■ Отрывок:

■ ■ ■ ■ ■

Я купил веер и, обмахиваясь им, назвал ему своё имя и упомянул, что я знаю доброго Ахунда, святого человека, и недавно был у него в гостях. Мутавассит был весьма обрадован и спросил, что он может для меня сделать, как поживает его друг, не появится ли он вскоре здесь. По его акценту я понял, что он был патан, того странствующего типа, который можно увидеть повсюду на Востоке: они, в конце концов, возвращаются в свои укрепленные деревенские дома с окнами-амбразурами в приграничные области и покупают землю, становясь влиятельными местными гражданами. Покуда же Мутавассит Хан был бизнесменом, стремящимся заработать рупию или две...

- Я хочу попасть на судно, в Саудовскую Аравию, - сказал я ему. Патан оглянулся вокруг.

■ ■ ■ ■ ■

■ Задание:
Приведите фрагмент отрывка начиная со слов «Я купил веер» вплоть до слов «Патан оглянулся вокруг.» включительно, заменив «веер» на «платок».

■ ■ ■ ■ ■

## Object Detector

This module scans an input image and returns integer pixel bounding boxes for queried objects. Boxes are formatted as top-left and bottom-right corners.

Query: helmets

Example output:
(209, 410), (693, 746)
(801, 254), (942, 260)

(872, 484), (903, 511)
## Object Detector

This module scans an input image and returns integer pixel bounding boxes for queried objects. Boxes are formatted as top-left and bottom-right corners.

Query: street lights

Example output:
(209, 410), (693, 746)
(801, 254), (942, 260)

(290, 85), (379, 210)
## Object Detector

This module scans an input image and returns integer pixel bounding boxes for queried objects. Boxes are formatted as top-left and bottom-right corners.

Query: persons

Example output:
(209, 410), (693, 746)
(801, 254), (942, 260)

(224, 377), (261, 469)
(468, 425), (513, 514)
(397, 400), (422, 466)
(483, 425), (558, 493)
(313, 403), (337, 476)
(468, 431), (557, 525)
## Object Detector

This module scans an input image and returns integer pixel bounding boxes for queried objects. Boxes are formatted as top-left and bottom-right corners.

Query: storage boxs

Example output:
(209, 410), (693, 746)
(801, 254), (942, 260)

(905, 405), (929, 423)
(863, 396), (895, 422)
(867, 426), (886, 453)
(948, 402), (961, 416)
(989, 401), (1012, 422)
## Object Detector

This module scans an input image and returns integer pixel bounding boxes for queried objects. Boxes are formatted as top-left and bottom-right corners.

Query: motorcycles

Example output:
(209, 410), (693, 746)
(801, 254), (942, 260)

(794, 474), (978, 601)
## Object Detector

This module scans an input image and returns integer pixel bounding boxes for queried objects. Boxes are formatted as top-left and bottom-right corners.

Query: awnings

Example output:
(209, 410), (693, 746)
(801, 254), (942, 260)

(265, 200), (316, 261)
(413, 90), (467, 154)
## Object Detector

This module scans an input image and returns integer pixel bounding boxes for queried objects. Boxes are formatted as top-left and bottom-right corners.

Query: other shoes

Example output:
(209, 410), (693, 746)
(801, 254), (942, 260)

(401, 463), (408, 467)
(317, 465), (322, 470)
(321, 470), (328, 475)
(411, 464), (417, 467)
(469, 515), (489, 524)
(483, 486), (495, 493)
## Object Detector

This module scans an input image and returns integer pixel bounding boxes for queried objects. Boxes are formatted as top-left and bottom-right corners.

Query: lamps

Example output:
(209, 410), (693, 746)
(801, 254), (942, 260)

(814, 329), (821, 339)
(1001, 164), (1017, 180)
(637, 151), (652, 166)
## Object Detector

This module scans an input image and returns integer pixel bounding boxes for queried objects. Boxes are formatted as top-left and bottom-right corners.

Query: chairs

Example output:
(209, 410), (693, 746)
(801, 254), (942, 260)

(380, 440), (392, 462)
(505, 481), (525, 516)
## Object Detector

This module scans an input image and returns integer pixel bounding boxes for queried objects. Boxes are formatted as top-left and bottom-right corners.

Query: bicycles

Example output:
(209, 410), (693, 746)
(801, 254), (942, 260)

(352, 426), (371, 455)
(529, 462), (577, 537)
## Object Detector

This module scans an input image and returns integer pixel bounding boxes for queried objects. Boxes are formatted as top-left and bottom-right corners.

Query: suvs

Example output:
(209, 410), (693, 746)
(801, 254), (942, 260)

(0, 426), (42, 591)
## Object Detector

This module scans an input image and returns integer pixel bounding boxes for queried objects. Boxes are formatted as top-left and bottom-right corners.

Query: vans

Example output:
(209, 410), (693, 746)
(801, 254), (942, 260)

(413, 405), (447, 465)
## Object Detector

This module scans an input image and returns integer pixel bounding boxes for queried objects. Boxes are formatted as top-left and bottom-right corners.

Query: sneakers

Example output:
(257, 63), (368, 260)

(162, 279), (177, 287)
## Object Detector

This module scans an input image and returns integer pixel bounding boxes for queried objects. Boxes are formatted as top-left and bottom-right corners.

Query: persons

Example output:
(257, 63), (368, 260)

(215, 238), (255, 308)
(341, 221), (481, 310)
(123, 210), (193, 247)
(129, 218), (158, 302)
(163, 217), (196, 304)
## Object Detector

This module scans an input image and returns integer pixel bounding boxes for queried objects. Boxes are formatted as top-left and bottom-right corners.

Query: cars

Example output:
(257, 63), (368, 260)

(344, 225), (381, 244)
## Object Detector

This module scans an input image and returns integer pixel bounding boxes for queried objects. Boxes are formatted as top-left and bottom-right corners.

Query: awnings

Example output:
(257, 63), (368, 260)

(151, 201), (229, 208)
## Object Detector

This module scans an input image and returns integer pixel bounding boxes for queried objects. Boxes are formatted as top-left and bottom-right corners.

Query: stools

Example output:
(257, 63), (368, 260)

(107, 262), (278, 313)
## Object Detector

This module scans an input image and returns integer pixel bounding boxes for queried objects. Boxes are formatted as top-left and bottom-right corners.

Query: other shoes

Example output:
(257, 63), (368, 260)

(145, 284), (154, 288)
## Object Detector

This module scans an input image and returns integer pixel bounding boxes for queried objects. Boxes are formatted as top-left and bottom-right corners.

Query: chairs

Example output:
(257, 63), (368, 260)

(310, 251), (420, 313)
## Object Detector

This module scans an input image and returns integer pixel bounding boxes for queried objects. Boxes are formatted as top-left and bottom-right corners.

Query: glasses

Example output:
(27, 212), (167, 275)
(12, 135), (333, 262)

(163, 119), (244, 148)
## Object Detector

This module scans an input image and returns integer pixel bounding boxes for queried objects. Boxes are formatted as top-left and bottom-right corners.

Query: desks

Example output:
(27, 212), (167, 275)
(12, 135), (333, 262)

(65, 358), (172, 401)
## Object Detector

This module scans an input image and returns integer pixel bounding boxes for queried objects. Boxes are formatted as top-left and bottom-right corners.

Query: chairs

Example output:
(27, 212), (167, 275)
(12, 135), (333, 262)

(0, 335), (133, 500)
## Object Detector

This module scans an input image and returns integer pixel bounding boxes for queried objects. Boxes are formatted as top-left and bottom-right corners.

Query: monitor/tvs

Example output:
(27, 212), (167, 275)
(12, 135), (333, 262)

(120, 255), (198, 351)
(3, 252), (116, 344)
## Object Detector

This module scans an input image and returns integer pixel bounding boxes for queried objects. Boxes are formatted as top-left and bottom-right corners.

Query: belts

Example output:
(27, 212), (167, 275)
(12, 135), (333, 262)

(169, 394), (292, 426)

■ ■ ■ ■ ■

■ Ответ:
Я купил платок и, обмахиваясь им, назвал ему своё имя и упомянул, что я знаю доброго Ахунда, святого человека, и недавно был у него в гостях. Мутавассит был весьма обрадован и спросил, что он может для меня сделать, как поживает его друг, не появится ли он вскоре здесь. По его акценту я понял, что он был патан, того странствующего типа, который можно увидеть повсюду на Востоке: они, в конце концов, возвращаются в свои укрепленные деревенские дома с окнами-амбразурами в приграничные области и покупают землю, становясь влиятельными местными гражданами. Покуда же Мутавассит Хан был бизнесменом, стремящимся заработать рупию или две...

- Я хочу попасть на судно, в Саудовскую Аравию, - сказал я ему. Патан оглянулся вокруг.